▶ **O QUE FAZER**:
• 1. Indique se cada afirmação abaixo está de acordo com o texto sobre Gaza e o plano de Trump, respondendo sim ou não e citando literalmente as palavras do texto que decidem a questão. (a) A Arábia Saudita rejeitou o plano de Trump na quarta-feira. (b) Em 2020, os Emirados Árabes Unidos concordaram em normalizar os laços com Israel em troca da anexação imediata da Cisjordânia. (c) Michael Milshtein é um cientista político palestino.
• 2. Redija a continuação do texto sobre Gaza e o plano de Trump a partir do ponto em que ele termina.

▶ **TEXTO**:
──────────────────────────────
Em Gaza, o Hamas ainda não concordou em sair do poder, uma posição que torna o governo israelense menos propenso a estender o cessar-fogo. A Arábia Saudita, por sua vez, recusa-se a normalizar os laços com Israel, ou ajudar com a governança pós-guerra de Gaza, a menos que Israel concorde com a criação de um Estado palestino.
Segundo analistas israelenses e palestinos, planos de Trump podem ter sido uma tentativa de fazer o Hamas e a Arábia Saudita mudarem suas posições, disseram analistas
Diante da escolha entre preservar seu controle sobre Gaza e manter uma presença palestina lá, o Hamas talvez se contente com o último, segundo Michael Milshtein, um analista israelense de assuntos palestinos.
E a Arábia Saudita está sendo instada a desistir de sua insistência na criação de um Estado palestino e se contentar, em vez disso, com um acordo que preserve o direito dos palestinos de permanecer em Gaza, mas não seu direito à soberania, de acordo com o professor Mkhaimar Abusada, o cientista político palestino.

A Arábia Saudita rejeitou rapidamente o plano de Trump na quarta-feira, emitindo uma declaração que sublinhou seu apoio à criação de um Estado palestino. Mas alguns ainda pensam que a posição saudita poderia mudar. Durante o mandato anterior de Trump, em 2020, os Emirados Árabes Unidos fizeram um compromisso semelhante quando concordaram em normalizar os laços com Israel em troca do adiamento da anexação da Cisjordânia por Israel.
“Trump está mostrando pressão máxima contra o Hamas para assustá-los a fim de que façam concessões reais”, disse o professor Abusada. “Eu também acho que ele está usando pressão máxima contra a região para que eles se contentem com menos em troca da normalização com Israel. Exatamente como fez o EAU.”
Em troca, Trump deu à direita israelense uma razão para apoiar a extensão do cessar-fogo, disseram analistas israelenses.
Por mais de um ano, os aliados de direita do primeiro-ministro Binyamin Netanyahu ameaçaram derrubar sua coalizão se a guerra terminasse com o Hamas ainda no poder. Agora, esses radicais têm uma saída — uma promessa do maior aliado de Israel de esvaziar Gaza de palestinos em algum momento no futuro, uma ideia que Israel defendeu desde o início da guerra.
──────────────────────────────
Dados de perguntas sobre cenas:
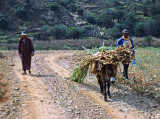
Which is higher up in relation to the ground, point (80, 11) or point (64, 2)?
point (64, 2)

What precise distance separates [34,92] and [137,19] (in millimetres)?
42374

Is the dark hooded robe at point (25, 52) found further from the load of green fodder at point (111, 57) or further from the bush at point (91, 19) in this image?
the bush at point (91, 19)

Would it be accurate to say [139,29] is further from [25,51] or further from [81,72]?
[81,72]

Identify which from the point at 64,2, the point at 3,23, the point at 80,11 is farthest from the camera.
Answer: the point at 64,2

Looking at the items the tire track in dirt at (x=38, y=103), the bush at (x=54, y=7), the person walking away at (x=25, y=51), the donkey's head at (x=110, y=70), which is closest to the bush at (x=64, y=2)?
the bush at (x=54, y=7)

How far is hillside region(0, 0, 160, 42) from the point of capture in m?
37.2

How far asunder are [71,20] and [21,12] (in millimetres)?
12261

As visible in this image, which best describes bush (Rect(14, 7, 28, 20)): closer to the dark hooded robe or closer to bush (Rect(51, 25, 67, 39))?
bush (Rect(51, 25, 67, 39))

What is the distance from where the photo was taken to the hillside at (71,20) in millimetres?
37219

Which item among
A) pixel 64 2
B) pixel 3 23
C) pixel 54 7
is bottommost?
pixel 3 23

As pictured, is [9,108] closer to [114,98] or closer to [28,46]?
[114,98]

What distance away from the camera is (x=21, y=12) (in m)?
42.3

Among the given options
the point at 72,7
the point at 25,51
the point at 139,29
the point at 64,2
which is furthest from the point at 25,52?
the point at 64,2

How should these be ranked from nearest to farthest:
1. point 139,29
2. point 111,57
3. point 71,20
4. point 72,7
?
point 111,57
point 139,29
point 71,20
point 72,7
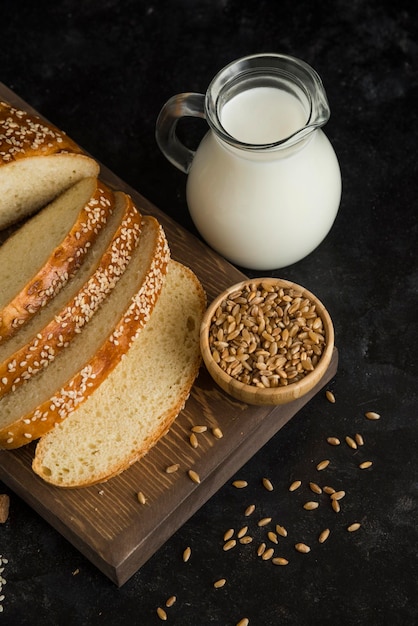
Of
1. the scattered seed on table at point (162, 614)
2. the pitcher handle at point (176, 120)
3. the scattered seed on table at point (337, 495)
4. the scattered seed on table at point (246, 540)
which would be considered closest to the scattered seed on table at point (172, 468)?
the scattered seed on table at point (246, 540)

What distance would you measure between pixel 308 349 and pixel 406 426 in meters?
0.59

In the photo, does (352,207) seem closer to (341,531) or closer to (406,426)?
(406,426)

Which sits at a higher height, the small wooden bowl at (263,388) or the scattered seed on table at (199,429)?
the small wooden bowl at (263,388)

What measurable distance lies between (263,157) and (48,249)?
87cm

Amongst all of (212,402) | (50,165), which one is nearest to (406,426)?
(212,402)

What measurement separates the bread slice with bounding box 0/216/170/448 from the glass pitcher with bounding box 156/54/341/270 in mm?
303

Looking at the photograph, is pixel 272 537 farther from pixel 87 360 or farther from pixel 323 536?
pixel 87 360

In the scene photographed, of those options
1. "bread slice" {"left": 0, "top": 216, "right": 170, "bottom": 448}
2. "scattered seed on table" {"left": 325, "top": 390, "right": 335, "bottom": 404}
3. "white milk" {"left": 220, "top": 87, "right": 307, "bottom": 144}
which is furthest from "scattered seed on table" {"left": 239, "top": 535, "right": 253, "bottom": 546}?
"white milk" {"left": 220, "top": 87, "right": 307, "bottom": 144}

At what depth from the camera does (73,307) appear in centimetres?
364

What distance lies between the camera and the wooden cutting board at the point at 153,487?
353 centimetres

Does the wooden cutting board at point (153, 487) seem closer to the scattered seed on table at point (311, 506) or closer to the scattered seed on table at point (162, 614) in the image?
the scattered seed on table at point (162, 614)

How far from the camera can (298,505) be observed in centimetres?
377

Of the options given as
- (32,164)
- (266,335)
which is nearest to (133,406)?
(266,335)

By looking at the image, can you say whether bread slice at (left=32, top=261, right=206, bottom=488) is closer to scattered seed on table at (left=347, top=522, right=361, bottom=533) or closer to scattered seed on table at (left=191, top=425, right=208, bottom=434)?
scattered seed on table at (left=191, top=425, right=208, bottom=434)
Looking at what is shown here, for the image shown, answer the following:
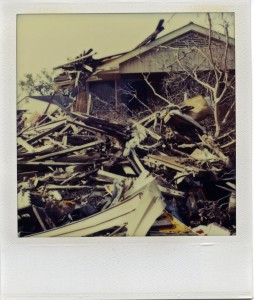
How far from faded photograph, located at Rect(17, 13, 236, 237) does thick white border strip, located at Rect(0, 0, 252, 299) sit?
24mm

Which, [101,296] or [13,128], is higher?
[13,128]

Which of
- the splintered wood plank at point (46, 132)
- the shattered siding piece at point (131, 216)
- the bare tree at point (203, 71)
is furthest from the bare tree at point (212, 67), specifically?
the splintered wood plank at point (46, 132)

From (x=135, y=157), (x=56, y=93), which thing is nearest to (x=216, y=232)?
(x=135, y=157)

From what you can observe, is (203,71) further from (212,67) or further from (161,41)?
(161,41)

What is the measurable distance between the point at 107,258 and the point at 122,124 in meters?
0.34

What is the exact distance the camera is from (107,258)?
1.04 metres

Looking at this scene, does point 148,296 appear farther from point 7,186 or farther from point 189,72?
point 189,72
──────────────────────────────
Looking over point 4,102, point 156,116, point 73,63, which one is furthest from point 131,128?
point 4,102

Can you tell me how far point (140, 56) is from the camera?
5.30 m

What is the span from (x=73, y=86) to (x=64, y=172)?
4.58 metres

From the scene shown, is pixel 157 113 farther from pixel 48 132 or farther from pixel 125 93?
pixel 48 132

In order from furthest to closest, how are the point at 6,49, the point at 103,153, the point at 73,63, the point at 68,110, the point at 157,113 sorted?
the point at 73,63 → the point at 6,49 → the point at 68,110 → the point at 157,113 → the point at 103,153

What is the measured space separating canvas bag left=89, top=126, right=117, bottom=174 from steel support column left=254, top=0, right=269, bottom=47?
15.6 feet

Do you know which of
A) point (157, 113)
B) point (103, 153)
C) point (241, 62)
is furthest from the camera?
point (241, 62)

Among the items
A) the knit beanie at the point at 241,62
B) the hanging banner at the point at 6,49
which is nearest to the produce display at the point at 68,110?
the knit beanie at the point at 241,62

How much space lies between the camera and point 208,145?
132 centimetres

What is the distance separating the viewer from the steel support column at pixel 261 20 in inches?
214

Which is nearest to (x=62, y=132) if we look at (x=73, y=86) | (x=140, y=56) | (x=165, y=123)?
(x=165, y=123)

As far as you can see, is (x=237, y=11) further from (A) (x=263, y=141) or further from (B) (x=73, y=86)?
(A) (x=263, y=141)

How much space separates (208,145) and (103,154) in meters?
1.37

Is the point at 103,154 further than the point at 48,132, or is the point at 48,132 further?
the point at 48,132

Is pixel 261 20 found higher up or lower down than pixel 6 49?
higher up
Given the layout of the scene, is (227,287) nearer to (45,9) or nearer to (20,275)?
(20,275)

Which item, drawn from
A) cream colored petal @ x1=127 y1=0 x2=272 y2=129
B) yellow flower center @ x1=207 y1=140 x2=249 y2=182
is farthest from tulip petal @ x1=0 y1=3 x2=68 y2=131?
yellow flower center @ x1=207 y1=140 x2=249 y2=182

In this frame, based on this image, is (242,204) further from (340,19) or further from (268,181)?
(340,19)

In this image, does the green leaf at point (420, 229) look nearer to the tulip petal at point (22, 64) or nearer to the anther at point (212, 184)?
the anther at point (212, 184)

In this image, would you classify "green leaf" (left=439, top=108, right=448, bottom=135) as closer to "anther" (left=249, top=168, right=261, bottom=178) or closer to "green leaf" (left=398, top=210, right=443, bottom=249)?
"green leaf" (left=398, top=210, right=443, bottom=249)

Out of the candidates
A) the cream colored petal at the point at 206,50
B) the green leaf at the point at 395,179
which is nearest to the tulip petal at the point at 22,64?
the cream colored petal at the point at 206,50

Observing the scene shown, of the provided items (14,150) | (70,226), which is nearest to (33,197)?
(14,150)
──────────────────────────────
▶ **RESPOSTAS ÀS TAREFAS**:
• 1.
(a) Sim: "A Arábia Saudita rejeitou rapidamente o plano de Trump na quarta-feira".
(b) Não: "em troca do adiamento da anexação da Cisjordânia por Israel".
(c) Não: "Michael Milshtein, um analista israelense de assuntos palestinos".

• 2.
Nadav Shtrauchler, ex-conselheiro de Netanyahu, disse que esses líderes de direita eventualmente “precisarão ver alguma prova de que isso está realmente acontecendo”.
Mas, por enquanto, ele acrescentou, “Eles serão mais pacientes.”

No entanto, dentro do mainstream israelense, o anúncio de Trump provocou preocupação diante do temor de que isso pudesse provocar o Hamas a encerrar o cessar-fogo prematuramente. Parentes de reféns mantidos em Gaza evitaram criticar diretamente o plano, mas imploraram que ele se concentrasse primeiro em persuadir Israel e o Hamas a estender a trégua.
Outros foram mais explícitos sobre a potencial perturbação que a medida poderia causar.
Israel Ziv, ex-general do Exército israelense, descreveu o anúncio como “um ataque terrorista diplomático que nos levará muito para trás”. Ziv disse em uma entrevista de rádio que a medida, se promulgada, enfureceria os vizinhos de Israel, que não querem a responsabilidade por uma população tão grande e potencialmente perturbadora.
Gerações anteriores de militantes palestinos exilados usaram países como Jordânia e Líbano como um palco para ataques a Israel, exacerbando tensões domésticas nesses países e levando a contragolpes israelenses prejudiciais.
“Todos ficaríamos felizes em acordar uma manhã e descobrir que um vizinho ruim se mudou”, disse Ziv. “Mas estamos falando de 2,5 milhões de vizinhos. Não há chance alguma de que eles terão qualquer desejo de cooperar.”
Independentemente de o plano de Trump se materializar, também houve preocupações entre alguns israelenses sobre a direção geral que ele e Netanyahu pareciam estar empurrando o país.
Os dois líderes supervisionam administrações que são incomumente favoráveis à anexação da Cisjordânia, um movimento que alguns temem que possa minar a democracia de Israel, a menos que dê cidadania e o direito de votar aos palestinos nas áreas recém-anexadas.
“Você teria que fazer uma escolha entre demografia e democracia”, disse Itamar Rabinovich, ex-embaixador de Israel nos Estados Unidos.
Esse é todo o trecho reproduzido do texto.